Un voile de mystère entoure ma découverte des vidéos du Stagirite. Cela doit être trivialement une suggestion Youtube qui m’y a conduit, mais ce qu’il y a d’étonnant c’est que je l’ai suivie ; car dans les domaines soulevés par notre hôte aujourd’hui, la politique et la communication, il y a de quoi trouver à foison chez d’autres des bordées idéologiques d’une orientation que je ne goûte guère, et qui pourtant rencontrent un certain succès. Qu’importe, j’ai cliqué et c’est bien là l’essentiel et ma première impression a été « bordel, le gars il dit des trucs ». Comprenez qu’il ne se contente pas d’empiler les poncifs, enfiler les platitudes et briquer les lieux-communs, non ! Le gaillard propose au programme de débusquer les facilités de langage de la sphère politico-médiatique, à grands renforts de concepts philosophiques, entre autres, pour livrer en quelque sorte une grammaire pour tous, visant à comprendre la malhonnêteté langagière qui nous vrille trop souvent les oreilles (oui, toute cette longue phrase tenait dans ma pauvre interjection). 

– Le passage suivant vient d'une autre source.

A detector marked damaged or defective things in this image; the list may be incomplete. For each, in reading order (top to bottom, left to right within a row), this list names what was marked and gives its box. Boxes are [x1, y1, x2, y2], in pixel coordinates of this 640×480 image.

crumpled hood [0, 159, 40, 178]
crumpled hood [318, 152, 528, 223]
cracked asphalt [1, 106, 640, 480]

Au programme donc, des concepts tout faits que l’on entend jusqu’à plus soif dans les médias et qui ne sonnent même plus faux à nos oreilles tant ils sont répétés jusqu’à entrer dans nos têtes comme des vérités indépassables.

 

Or il semble bien qu’elles ne le soient pas tant que ça, et même, si vous écoutez un peu notre hôte, vous verrez ce qu’elles contiennent de fallacieux, de fourbe et, pour tout dire, de factice. Là où elles trônent, souvent le dialogue disparaît et la pensée démocratique se fait, comme disait le philosophe, démagogie. Mais trêve de parlotte, notre invité du jour brûle sans doute de nous en dire plus !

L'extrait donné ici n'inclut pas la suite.